I didn’t accomplish much on Sunday at the screen printing workshop. It was hot. I was tired. Here are the pieces that I did do and Saturday’s pieces after washing. Here are the bubbly scarves. I may have to cut up at least one of these for something else. All photos are clickable.
I used the same freezer paper screen for this deconstructed print. Most of the dye washed out. I used some that was sitting on the shelf, per Judilee’s suggestion. I still like it as a background for something.
Same problem with the deconstructed screen on organza. The last print I did was pretty good, I did that the second day and maybe my print paste had more soda ash.
On Sunday, I made a photo emulsion screen of a closeup of birch tree trunks from a photo that my daughter Lisa took. I did two different sizes. Here I have printed it on white cotton with dark gray and brown dye.
I also did the aspens with the same dyes.
I wanted to use Bordeaux dye on red silk for the pomegranates. I used it to print the trees on gold and it came out brown – I like it.
On the organza, it is winy in color, but pretty.
Here are the red silks with the Bordeaux. They are very subtle because the silk does not take a second or more dye like cotton can. It has fewer dye sites.
I came home early on Sunday night with the anticipation of going to Terry’s house to have dinner with Jane Davila, who was teaching at Sisters last week and in Portland, on her way home. I made a dessert of fresh peaches, vanilla ice cream, balsamic vinegar syrup and toasted almonds. We arrived at Terry’s to find out that Jane and her husband were not there as he was not feeling well and they were going to try to get an earlier flight home. I was disappointed, but happy that Terry had prepared a delicious meal which we enjoyed immensely. It was nice to have a home-cooked meal, by some one else. We sat on her lovely patio and enjoyed the evening.
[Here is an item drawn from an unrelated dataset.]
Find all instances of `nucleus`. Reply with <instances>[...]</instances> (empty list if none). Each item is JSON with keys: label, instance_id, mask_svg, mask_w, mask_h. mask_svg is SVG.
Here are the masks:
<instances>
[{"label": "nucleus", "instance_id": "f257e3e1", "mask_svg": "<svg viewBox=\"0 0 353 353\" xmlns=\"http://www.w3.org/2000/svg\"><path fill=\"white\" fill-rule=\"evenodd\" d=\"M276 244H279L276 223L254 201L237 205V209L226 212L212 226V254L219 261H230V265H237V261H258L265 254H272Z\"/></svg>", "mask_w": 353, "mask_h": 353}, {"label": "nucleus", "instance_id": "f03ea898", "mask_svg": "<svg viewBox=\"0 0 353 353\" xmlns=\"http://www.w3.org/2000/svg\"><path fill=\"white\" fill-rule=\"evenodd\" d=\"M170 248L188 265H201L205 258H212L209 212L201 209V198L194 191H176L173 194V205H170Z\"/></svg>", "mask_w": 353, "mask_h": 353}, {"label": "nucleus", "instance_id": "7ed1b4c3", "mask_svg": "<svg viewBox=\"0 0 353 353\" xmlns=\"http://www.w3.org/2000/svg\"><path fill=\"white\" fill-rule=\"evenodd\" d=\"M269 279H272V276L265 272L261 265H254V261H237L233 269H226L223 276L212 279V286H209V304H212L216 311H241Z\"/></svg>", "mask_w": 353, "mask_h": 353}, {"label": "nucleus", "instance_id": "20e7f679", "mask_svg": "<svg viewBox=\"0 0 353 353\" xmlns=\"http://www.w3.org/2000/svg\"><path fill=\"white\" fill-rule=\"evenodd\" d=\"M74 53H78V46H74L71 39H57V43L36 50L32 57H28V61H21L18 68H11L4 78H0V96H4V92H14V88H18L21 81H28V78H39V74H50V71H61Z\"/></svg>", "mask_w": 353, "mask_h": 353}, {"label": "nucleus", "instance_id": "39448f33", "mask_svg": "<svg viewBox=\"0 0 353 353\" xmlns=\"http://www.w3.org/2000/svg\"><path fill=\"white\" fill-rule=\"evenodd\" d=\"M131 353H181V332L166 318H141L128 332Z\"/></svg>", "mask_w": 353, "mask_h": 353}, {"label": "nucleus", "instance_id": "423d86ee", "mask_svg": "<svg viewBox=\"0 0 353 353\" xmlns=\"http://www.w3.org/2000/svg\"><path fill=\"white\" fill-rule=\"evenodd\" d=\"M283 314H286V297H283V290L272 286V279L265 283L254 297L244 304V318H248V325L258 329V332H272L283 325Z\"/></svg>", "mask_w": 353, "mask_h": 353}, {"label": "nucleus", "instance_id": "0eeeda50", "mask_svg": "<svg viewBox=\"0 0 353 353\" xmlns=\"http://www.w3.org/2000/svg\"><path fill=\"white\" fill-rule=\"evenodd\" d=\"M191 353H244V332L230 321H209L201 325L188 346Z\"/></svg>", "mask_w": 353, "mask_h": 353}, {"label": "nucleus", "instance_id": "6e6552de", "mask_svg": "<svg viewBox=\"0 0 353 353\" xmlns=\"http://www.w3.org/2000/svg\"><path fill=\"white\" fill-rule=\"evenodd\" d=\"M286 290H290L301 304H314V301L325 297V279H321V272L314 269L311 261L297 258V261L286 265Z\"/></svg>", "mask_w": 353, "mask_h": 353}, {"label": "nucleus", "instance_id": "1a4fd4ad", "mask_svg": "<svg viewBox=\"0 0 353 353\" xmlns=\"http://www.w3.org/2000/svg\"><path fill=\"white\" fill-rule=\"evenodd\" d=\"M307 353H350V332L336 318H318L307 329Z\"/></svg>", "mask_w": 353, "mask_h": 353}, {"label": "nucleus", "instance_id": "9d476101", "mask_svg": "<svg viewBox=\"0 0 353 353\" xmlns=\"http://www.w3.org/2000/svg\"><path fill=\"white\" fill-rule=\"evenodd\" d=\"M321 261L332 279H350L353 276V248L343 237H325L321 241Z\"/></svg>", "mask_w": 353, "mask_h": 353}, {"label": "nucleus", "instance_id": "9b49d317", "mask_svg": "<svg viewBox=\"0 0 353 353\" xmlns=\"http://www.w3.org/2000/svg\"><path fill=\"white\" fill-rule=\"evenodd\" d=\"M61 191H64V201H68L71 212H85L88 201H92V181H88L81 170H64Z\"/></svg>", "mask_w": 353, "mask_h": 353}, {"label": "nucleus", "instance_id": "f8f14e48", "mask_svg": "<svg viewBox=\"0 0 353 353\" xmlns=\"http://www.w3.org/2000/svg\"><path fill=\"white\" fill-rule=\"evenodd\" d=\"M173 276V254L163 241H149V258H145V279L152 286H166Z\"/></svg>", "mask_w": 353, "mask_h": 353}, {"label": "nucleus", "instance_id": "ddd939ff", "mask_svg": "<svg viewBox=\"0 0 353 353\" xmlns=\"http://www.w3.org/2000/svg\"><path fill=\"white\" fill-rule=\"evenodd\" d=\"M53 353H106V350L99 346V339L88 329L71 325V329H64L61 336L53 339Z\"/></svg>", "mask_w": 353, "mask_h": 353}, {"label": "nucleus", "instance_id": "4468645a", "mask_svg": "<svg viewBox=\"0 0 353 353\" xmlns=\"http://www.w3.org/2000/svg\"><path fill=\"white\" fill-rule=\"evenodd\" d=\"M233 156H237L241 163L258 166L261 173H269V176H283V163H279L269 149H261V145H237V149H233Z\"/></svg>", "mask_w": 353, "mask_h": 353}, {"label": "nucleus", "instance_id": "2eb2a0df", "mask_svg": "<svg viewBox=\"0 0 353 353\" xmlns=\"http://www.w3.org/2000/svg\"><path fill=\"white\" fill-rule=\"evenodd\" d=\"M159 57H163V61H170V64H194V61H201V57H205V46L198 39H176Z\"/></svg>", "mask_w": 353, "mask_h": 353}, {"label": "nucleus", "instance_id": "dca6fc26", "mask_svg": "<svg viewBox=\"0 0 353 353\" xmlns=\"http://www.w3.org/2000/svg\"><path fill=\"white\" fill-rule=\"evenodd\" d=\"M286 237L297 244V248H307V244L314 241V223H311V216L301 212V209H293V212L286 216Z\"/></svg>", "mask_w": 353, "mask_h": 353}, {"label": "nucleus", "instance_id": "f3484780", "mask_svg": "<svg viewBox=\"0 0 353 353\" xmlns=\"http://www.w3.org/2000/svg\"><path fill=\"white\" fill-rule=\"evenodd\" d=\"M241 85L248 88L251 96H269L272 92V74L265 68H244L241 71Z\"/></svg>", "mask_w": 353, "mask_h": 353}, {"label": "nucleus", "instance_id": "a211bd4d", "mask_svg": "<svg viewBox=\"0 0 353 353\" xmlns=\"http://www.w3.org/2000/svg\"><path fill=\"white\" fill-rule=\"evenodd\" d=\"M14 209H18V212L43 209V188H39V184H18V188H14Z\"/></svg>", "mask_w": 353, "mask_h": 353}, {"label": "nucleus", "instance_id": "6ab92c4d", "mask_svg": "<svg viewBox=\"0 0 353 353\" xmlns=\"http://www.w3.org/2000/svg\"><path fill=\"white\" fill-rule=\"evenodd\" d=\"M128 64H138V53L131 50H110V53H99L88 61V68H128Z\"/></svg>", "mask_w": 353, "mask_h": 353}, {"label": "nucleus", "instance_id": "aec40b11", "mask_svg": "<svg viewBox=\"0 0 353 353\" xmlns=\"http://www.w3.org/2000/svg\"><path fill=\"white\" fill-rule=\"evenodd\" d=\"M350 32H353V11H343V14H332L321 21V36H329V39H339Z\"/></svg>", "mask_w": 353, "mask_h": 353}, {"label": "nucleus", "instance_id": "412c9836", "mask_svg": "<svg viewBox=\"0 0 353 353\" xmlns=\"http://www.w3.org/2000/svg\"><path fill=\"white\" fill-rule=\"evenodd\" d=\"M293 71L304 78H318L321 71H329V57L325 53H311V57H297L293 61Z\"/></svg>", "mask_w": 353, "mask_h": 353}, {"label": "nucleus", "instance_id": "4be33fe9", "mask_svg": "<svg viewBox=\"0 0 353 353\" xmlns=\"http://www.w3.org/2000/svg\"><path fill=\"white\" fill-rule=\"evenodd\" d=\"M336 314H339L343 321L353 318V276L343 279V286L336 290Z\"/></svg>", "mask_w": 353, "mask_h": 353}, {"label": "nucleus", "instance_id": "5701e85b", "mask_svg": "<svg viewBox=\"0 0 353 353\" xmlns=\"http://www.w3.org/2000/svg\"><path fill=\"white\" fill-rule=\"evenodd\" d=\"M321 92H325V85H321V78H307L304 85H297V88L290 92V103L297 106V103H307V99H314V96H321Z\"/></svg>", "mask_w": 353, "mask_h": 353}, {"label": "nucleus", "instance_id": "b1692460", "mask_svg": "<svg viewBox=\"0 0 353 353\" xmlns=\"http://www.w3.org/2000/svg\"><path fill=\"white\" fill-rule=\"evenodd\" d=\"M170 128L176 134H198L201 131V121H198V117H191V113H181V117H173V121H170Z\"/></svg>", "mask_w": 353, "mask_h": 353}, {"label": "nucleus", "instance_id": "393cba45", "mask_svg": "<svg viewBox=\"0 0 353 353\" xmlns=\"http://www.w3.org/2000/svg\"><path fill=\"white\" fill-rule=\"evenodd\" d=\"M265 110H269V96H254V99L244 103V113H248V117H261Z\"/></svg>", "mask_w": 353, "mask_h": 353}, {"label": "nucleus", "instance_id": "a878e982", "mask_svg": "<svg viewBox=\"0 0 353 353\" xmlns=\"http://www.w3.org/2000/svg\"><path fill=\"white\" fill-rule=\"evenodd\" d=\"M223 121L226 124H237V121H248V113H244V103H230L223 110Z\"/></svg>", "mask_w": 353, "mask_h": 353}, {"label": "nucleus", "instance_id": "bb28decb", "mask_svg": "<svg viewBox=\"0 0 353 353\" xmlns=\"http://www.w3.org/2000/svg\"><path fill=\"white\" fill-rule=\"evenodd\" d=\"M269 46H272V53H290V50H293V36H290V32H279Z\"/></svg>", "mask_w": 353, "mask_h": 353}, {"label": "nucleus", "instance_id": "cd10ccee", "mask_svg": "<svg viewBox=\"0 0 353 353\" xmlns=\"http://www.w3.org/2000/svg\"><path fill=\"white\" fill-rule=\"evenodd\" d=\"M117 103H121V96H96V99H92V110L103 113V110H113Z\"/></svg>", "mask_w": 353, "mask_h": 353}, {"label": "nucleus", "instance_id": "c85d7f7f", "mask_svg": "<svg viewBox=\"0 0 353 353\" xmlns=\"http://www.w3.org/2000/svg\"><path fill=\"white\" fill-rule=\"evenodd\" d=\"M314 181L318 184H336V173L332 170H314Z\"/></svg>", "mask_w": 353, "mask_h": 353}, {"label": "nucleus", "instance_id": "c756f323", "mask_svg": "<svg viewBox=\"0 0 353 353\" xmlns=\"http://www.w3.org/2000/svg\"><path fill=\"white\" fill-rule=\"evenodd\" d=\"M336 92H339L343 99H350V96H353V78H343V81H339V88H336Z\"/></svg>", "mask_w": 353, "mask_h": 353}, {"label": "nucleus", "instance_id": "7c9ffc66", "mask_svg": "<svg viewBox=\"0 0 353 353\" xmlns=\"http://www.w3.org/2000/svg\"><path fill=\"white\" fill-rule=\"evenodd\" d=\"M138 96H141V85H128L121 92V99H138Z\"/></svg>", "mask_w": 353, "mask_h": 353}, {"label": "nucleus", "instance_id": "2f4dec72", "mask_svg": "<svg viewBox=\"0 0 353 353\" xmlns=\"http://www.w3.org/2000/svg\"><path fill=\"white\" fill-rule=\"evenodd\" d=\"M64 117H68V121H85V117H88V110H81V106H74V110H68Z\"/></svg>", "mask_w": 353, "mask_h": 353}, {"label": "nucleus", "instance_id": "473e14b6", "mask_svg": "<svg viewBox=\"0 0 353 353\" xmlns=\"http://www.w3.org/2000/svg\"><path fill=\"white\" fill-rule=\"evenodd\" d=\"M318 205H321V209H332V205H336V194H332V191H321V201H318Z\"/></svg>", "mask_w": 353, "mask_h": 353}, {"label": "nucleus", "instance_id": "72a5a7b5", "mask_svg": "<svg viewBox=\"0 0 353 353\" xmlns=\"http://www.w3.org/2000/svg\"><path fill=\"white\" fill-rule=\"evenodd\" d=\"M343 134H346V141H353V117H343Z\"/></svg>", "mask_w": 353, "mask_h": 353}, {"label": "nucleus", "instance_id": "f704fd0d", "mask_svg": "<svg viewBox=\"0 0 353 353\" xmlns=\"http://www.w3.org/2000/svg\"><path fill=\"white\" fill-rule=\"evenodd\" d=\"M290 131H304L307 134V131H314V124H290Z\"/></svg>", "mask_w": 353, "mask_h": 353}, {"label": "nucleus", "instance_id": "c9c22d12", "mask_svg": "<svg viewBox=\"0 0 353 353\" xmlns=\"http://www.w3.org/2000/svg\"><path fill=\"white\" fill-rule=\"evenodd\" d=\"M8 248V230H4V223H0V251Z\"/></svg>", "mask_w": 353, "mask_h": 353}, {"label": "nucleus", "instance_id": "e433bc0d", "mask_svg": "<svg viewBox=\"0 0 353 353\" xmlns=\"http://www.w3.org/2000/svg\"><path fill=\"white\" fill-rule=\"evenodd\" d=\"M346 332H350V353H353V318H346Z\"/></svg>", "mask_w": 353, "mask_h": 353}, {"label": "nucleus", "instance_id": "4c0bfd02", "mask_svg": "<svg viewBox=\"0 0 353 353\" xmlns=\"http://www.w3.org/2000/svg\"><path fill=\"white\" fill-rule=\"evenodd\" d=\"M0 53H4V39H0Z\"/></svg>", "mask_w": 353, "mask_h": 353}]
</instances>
Monday was a very busy day. We had to be downtown at the planning commission at 9 am for a hearing on the property across the street from us. It is a beautiful arts and crafts mansion that Reed College purchased and renovated as a home for their president. He didn’t want to live there, so they set it up to be a small conference center and overnight guest house. Wait a minute, we all said. This is a quiet residential lane. We can not have that kind of traffic on our street. If you would like to read more about it, there is an article in the Oregonian. We will not know until September whether we will win this one or not. I had to leave the hearing early to go over to Trinity and help the web gurus work on the new navigation layout for our updated website. that was fun!
In the afternoon, I had my annual oncology doctor’s visit – well it is supposed to be annual. I didn’t go last year because I consider myself cured!! I was pronounced fine and I promised to come back on time next year. Mr C was so sweet. While he was waiting for me, he was sitting across from a patient a little older than me, with cancer, and her 2 daughters, probably in their 50’s. He said they looked so old and tired and sad and when I came bounding out of the doctor’s office, I looked 39 years old to him. Wish I felt 39!!
Look at what our friends from Schenectady, NY, sent us!!!! Yum!!
I have probably mentioned that I grew up on a farm in upstate NY. My dad made maple syrup in the spring. One of my jobs was to can the syrup. When I was doing it, we had tin cans. I still have some. Of course they are empty. My dad used to joke that he sold his less desirable syrup to Vermont. I am a maple syrup snob, and so Bill and Joy were happy to indulge me with some real maple syrup.
Enough trivia drivel for today. i may have some nice bathroom photos for you tomorrow.